=== Data listing ===
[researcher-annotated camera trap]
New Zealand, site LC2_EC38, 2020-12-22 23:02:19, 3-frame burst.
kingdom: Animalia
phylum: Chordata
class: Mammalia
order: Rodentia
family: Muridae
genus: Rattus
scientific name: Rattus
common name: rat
===
Give back the material above without altering a single word.

#### Exercise response:
[researcher-annotated camera trap]
New Zealand, site LC2_EC38, 2020-12-22 23:02:19, 3-frame burst.
kingdom: Animalia
phylum: Chordata
class: Mammalia
order: Rodentia
family: Muridae
genus: Rattus
scientific name: Rattus
common name: rat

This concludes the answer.